Thursday, March 18, 2010
Board discusses workforce, tuition guarantee
By SUE WATSON
Marshall and Benton counties and the municipalities were introduced last week to a state plan to help fund a Workforce Investment Center in the area.
Les Range, executive director of Mississippi Department of Employment Security, presented a proposal to area leaders where the state would invest about $100,000 to partially fund a WIN Center, according to supervisor George Zinn III, a proponent of the center.
The audience was polled after the meeting and everyone liked the proposal put on the table, Zinn said. The groups will meet again on March 18 at 3:30 p.m. at the Beckley Center on Rust College Campus to discuss how groups will participate.
In a further matter on partnerships, the board met with Sharon Gardner with Northeast Mississippi Planning and Develpment District, and with representatives of local banks to test interest in a college tuition guarantee program for graduating seniors.
Gardner said the tuition guarantee program would be a gap plan to pay for tuition at a two-year college for high school seniors who qualify. She said the program is designed to raise an endowment through partnerships for the first five years and then the program would be self-supporting thereafter.
Basically, the plan would provide tuition to qualified applicants who have exhausted all other sources of funding for tuition, she said. Students could study for academic degrees or vocational ones.
Guidelines are rigorous and high school seniors who qualify for the gap funds must go four consecutive semesters to a community college and keep grades up. They are not allowed to break up the semesters and must be enrolled full-time.
Statistics provided from other counties that have participated in the program show Lee County had 219 applicants and awarded 73, while Pontotoc County had 25 to apply and 19 awarded.
Gardner said the program has been put in place by counties to encourage students who are on the borderline financially to not give up going for a college degree. She said the local banks in many counties have partnered with the local governments to get their programs paid for.

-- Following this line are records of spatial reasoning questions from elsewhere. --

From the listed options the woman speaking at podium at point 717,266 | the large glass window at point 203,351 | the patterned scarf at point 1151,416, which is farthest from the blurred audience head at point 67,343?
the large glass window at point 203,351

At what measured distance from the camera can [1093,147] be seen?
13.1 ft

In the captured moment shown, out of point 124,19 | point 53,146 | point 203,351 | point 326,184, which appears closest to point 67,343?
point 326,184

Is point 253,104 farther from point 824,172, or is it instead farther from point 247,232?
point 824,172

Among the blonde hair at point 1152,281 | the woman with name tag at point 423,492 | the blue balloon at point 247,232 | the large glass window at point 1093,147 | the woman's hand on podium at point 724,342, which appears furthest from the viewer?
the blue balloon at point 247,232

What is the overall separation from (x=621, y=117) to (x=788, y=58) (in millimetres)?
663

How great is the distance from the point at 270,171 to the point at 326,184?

Should a partnership be approved, an advisory committee will be formed to help make decisions on how much money to raise each year and when to begin offering awards, Gardner said.
Data from Meridian Community College, the first to institute the plan, shows the average award is $700, while Itawamba Community College’s participation has averaged $467 per award, Gardner said.
Supervisors are concerned about how to come up with matching funds in these financial times, yet believe that the tuition plan would go a long way in helping the county develop its workforce.
Meridian Community College has had the tuition guarantee program in place about 15 years, Gardner said. Since then the CREATE Foundation in Tupelo has used Meridian’s program as a model and has about 16 counties in the program’s district. Marshall and Benton counties are the only two of the 16 who have not developed an endowment plan, she said.
“I know these are hard economic times and how hard it is for you to see how to squeeze another dollar out,” Gardner said. “But this will break the cycle in some families who have never valued education before. We would love for you to join in partnership with us in some capacity.”